▶ _Extract provided_
--- --- ---
We would love to. We are available possibly the 9/23, and then 10/21 and then 11/11. Unfortunately, we will be out of town with daughter's travel soccer team the other weekends. If any of those dates work, we are certainly up for it. I have never been to Douthat. Would love to try it. Claytor Lake is fine too.

Roanoke Campers


----------



## Highlander96 (Mar 1, 2005)

Todd....

Now you are tempting me with Claytor Lake.....Homecomig in Radford is October 13,14,15......I have been trying to talk Michelle into going.

I'll be watching this....

Happy Outbacking!

Tim


----------



## roanokecampers (Jul 31, 2006)

Unfortunately the DH will be in Dallas at a Cowboys game that weekend and there is no way I can pull the trailer by myself and he would absolutely hate to miss it. It is so tought coordinating schedules. You can never please everyone.







If this does not work out for us, then we can plan another.
--- --- ---
▶ _Dataset entries_

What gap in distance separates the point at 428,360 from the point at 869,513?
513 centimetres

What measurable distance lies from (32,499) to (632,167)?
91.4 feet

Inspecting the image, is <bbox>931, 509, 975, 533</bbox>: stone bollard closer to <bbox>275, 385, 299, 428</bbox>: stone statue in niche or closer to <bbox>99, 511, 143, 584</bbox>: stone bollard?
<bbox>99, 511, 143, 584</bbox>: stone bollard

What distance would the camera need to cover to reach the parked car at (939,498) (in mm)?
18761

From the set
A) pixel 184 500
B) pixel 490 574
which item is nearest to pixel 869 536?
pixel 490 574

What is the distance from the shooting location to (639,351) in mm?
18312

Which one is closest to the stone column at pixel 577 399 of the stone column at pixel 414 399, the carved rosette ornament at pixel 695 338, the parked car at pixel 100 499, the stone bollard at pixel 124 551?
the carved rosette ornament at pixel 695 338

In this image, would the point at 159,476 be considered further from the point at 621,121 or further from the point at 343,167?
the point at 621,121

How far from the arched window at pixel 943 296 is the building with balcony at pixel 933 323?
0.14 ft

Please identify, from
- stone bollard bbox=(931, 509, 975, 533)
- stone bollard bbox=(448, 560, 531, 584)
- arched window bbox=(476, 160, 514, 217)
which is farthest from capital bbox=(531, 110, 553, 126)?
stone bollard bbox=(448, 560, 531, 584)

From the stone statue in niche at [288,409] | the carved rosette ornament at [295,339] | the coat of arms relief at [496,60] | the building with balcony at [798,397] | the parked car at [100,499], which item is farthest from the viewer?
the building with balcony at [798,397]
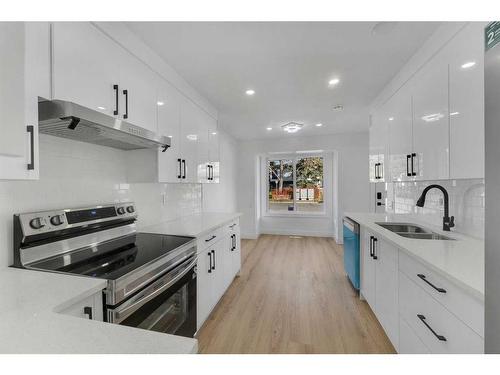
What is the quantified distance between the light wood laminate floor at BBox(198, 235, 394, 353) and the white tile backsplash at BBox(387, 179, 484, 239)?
1.11 metres

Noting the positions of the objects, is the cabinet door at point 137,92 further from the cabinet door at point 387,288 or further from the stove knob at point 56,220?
the cabinet door at point 387,288

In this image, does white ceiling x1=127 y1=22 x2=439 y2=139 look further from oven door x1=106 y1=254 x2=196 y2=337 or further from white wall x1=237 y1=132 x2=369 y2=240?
white wall x1=237 y1=132 x2=369 y2=240

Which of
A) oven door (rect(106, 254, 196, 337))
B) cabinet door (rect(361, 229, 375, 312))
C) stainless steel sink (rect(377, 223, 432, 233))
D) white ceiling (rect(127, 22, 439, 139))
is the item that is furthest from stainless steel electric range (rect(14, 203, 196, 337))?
stainless steel sink (rect(377, 223, 432, 233))

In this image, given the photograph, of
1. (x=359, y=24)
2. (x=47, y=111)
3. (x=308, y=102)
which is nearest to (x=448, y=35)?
(x=359, y=24)

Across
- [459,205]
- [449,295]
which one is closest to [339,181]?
[459,205]

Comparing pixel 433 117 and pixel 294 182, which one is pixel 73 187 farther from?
pixel 294 182

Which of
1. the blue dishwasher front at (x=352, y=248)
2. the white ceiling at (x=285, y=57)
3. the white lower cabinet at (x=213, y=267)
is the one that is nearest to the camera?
the white ceiling at (x=285, y=57)

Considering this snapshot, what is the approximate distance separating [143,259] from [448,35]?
246 cm

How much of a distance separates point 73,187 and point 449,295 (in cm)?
226

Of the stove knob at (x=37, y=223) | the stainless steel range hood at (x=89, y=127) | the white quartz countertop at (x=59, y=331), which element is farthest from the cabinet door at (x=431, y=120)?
the stove knob at (x=37, y=223)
--- --- ---
▶ _Work to do_
1. Print the passage from the camping thread above, starting with "Now you are" and going on through "Happy Outbacking!".
2. Answer these questions from the camping thread above, one per line:
(a) What three dates does the first post give as possibly available?
(b) What dates does Tim give for Homecoming in Radford?
(c) According to the last post, where will the DH be that weekend?

▶ _Solutions to each task_
1.
Now you are tempting me with Claytor Lake.....Homecomig in Radford is October 13,14,15......I have been trying to talk Michelle into going.

I'll be watching this....

Happy Outbacking!

2.
(a) 9/23, 10/21 and 11/11
(b) October 13, 14, 15
(c) In Dallas at a Cowboys game